The House Ethics Committee has launched an investigation into Rep. Nancy Mace over allegations she pocketed nearly $10,000 in improper housing reimbursements.
The probe stems from a referral by the Office of Congressional Conduct, a nonpartisan body that reviews misconduct complaints against lawmakers.
The OCC found “substantial reason to believe” that the South Carolina Republican, 48, “engaged in improper reimbursement practices” after determining she had claimed the maximum allowable housing expense at her Washington, D.C., property over a 13-month period spanning 2023 and 2024—taking home $9,485.46 more than her actual costs at the property, as Politico reported.
Mace’s office hit back at the OCC in a statement provided to Politico, accusing it of being a partisan body that “retaliates against women and ignores its own evidentiary standards” and insisting Mace is “not taking seriously” the ethics complaint.
A spokesperson for Mace denied the allegations in an email to the Daily Beast.
Mace herself did not participate in the probe. Her attorney, in a submission to the OCC in December, blamed the referral on Mace’s former fiancé, Patrick Bryant, accusing him of supplying investigators with “false narratives and spurious characterizations.”
Bryant did not respond to a request for comment from Politico. The Daily Beast also attempted to reach him.

The Mace-Bryant relationship became national news last year when the South Carolina Republican used congressional proceedings to accuse Bryant and three other men from the state of sexual abuse. Bryant has denied those allegations.
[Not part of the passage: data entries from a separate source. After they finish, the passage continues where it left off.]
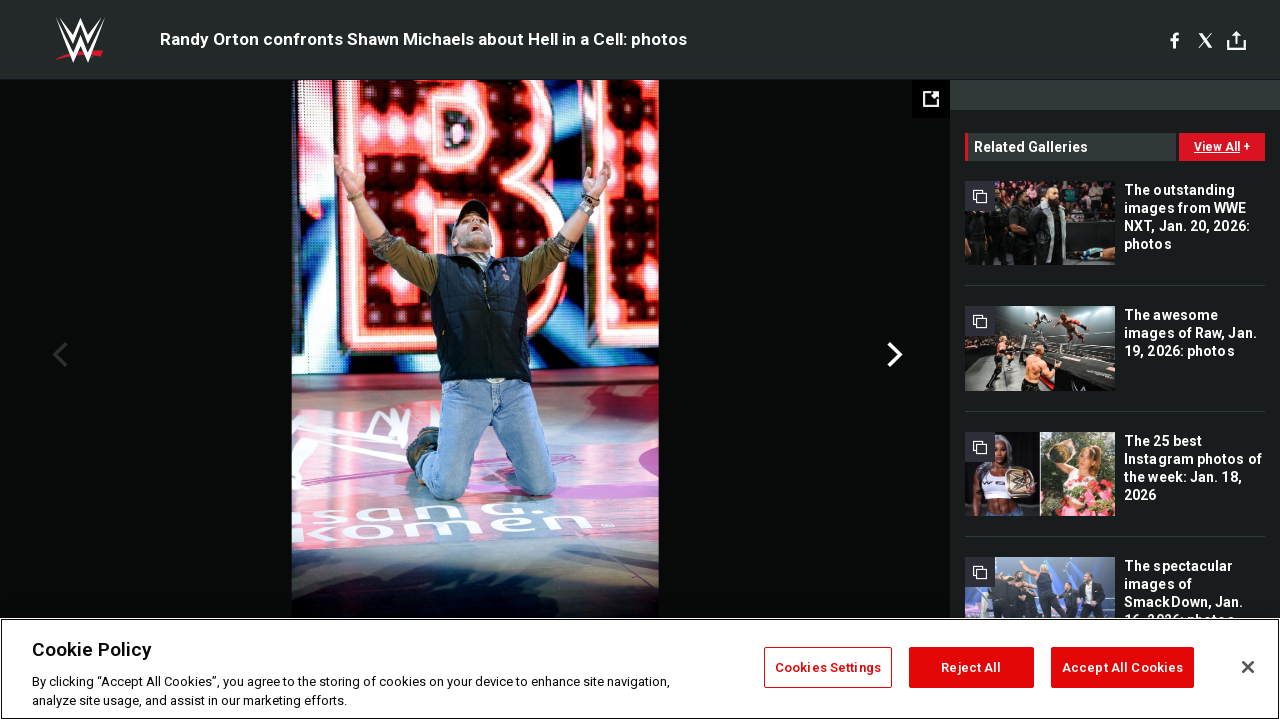

--- FILE ---
content_type: text/html; charset=utf-8
request_url: https://www.google.com/recaptcha/api2/aframe
body_size: 259
content:
<!DOCTYPE HTML><html><head><meta http-equiv="content-type" content="text/html; charset=UTF-8"></head><body><script nonce="unO3WwKGp7uioxB2UN-E4Q">/** Anti-fraud and anti-abuse applications only. See google.com/recaptcha */ try{var clients={'sodar':'https://pagead2.googlesyndication.com/pagead/sodar?'};window.addEventListener("message",function(a){try{if(a.source===window.parent){var b=JSON.parse(a.data);var c=clients[b['id']];if(c){var d=document.createElement('img');d.src=c+b['params']+'&rc='+(localStorage.getItem("rc::a")?sessionStorage.getItem("rc::b"):"");window.document.body.appendChild(d);sessionStorage.setItem("rc::e",parseInt(sessionStorage.getItem("rc::e")||0)+1);localStorage.setItem("rc::h",'1769181454573');}}}catch(b){}});window.parent.postMessage("_grecaptcha_ready", "*");}catch(b){}</script></body></html>

--- FILE ---
content_type: application/javascript
request_url: https://forms.zetaglobal.net/a4flkt7l2b/z9gd/87ff8b3f-80f2-420a-a2b7-4da4c711d78c/www.wwe.com/jsonp/z?cb=1769181455543&callback=__dgovdbtvyrz8si
body_size: 624
content:
__dgovdbtvyrz8si({"da":"bg*br*al|Apple%bt*bm*bs*cb*bu*dl$0^j~m|131.0.0.0%v~d~f~primarySoftwareType|Robot%s~r~dg*e~b~dq*z|Blink%cn*ds*ba*ch*cc*n|Chrome%t~bl*ac~aa~g~y|macOS%ce*ah~bq*bd~dd*cq$0^cl*df*bp*ad|Desktop%bh*c~dc*dn*bi*ae~ci*cx*p~bk*de*bc*i~h|10.15.7%cd*w~cu*ck*l~u~partialIdentification*af~bz*db*ab*q~a*cp$0^dh*k|Apple%cr*ag|-","success":true,"ts":1769181455991.0,"geo":{"region_name":"Ohio","longitude":-83.0061,"zipcode":"43215","latitude":39.9625,"metro_code":535,"continent_code":"NA","ip":"3.15.42.218","continent_name":"North America","time_zone":"America/New_York","city":"Columbus","country_name":"United States","country_code":"US","region_code":"OH"},"rand":565777});

--- FILE ---
content_type: application/javascript; charset=utf-8
request_url: https://fundingchoicesmessages.google.com/f/AGSKWxWsUAEt54GE5ar4lcIu2dsq0vtcS-gFbDUWyfLGTIuB3gXz9VXzmHtGpKlfD1IhfnvexTMYAIop6SvROZS05pgyCP3Zxy0_MpT1swQRAf6yOqbGl3yo00V9X4uIVvXdoJGYintDK-qhv9inlbTYP4g_YVtQ_TF_iVu89FnzWjqSLp5pb-Bq_5jVt_kX/__doubleclick_ad./adw3./text_ad_/sponsored_top.&ad_type_
body_size: -1289
content:
window['bc647921-2a22-4610-8d70-45ed00493a48'] = true;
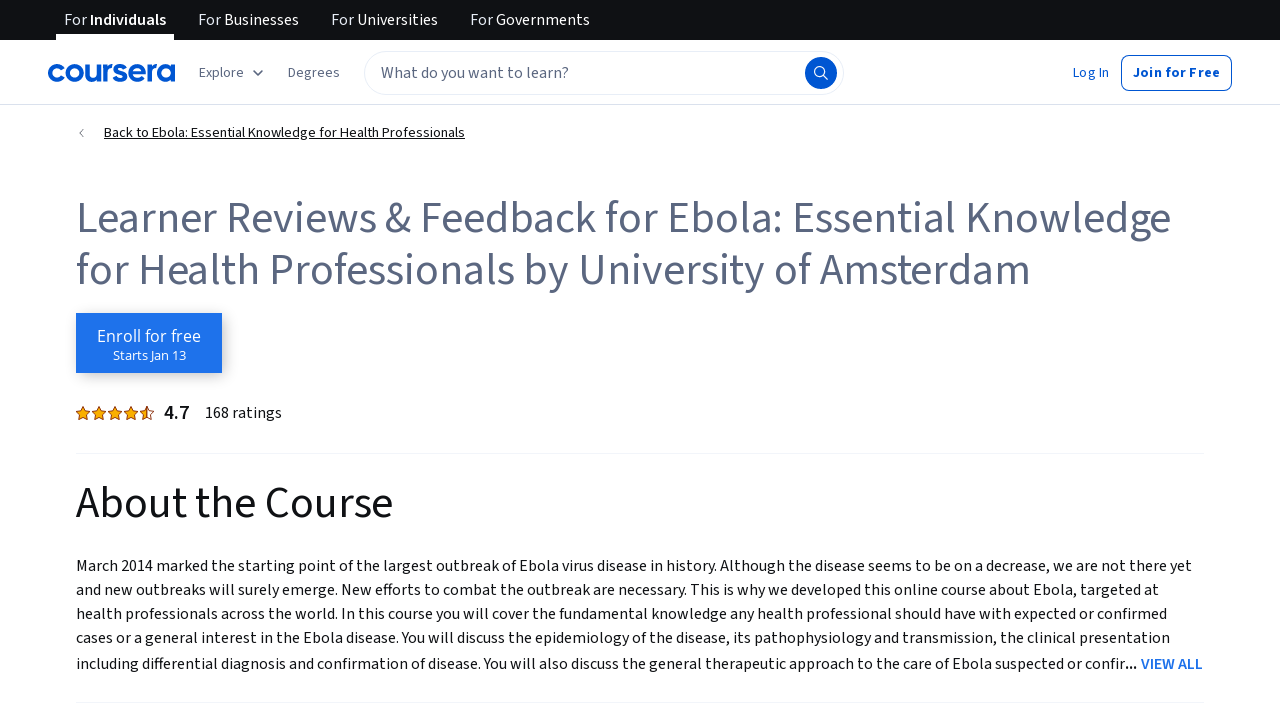

--- FILE ---
content_type: application/javascript
request_url: https://d3njjcbhbojbot.cloudfront.net/webapps/r2-builds/br/reviews/allStyles.db944f71093de384a5ac.js
body_size: -213
content:
(window.webpackJsonp=window.webpackJsonp||[]).push([["allStyles"],[]]);
//# sourceMappingURL=allStyles.db944f71093de384a5ac.js.map

--- FILE ---
content_type: application/javascript
request_url: https://d3njjcbhbojbot.cloudfront.net/webapps/r2-builds/br/reviews/30.5a4837481c5c36889ce2.js
body_size: -170
content:
(window.webpackJsonp=window.webpackJsonp||[]).push([[30],{JISx:function(module,exports){Date.now()}}]);
//# sourceMappingURL=30.5a4837481c5c36889ce2.js.map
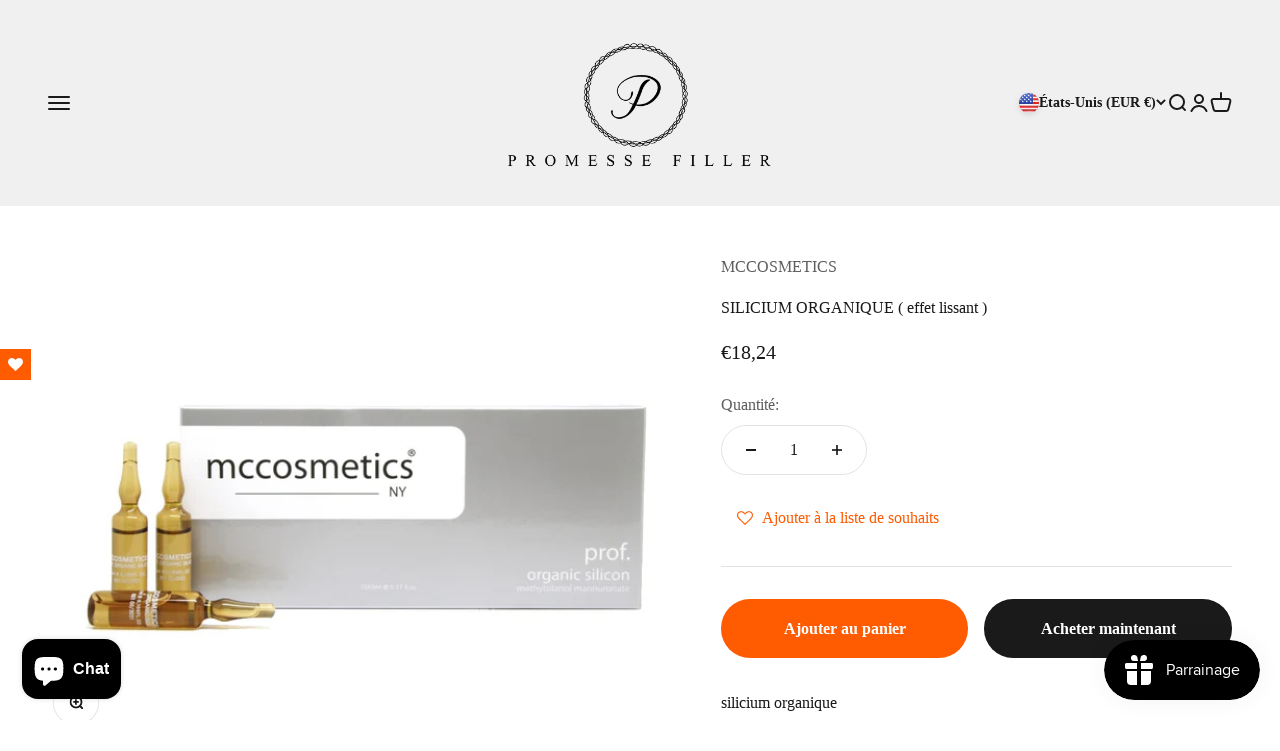

--- FILE ---
content_type: text/html; charset=UTF-8
request_url: https://www.stilyoapps.com/reconvert/reconvert_script_tags.php?shop=promessefiller.myshopify.com&store_client_id=YWM2MmFlZjI4ZGNiYTllOWUxMzFhOWEzZGVmOGVkOTEuMGM4ODliYjVlOGRjYTVhNTgxNjVmZjAxNDQzMTBhODE%3D
body_size: 0
content:
{"result":"success","security_token":"$2y$10$SfWJj8UGyaQd1UtMNJoJ5evYln0eRkq6LpLzDr\/0H3GyEmBjl7p\/u"}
The timing of Monday’s disclosure carries its own significance. The Ethics Committee released the OCC report just days before it would have been barred from opening new investigations. Under committee rules, a 60-day moratorium kicks in ahead of any election in which the subject of a probe is a candidate.
Mace, who has two children with her second husband, whom she divorced in 2019, is running for governor of South Carolina, with the Republican primary scheduled for June 9.

The reimbursement system at the center of the investigation is itself a relatively recent creation. In April 2023, House members were permitted for the first time to claim expenses for meals and lodging on a voluntary basis, pulled from the same congressional office budgets that cover staff pay and official travel costs.
Mace’s case is among the first ethics matters to test the new rules, which represent the first major overhaul of congressional financial operations in decades, Politico reported.
The reimbursement system was introduced partly in response to long-standing complaints from lawmakers on both sides of the aisle that maintaining two homes—one in their district, one in Washington—was a significant burden on their $174,000 annual salaries, frozen since 2009.
The committee said Monday it would conduct further review of the matter under Committee Rule 18(a) and would make no additional public statements pending completion of that initial review. It noted that the fact of further review does not itself indicate that any violation has occurred.
A spokesman for the committee declined to comment when contacted by the Daily Beast.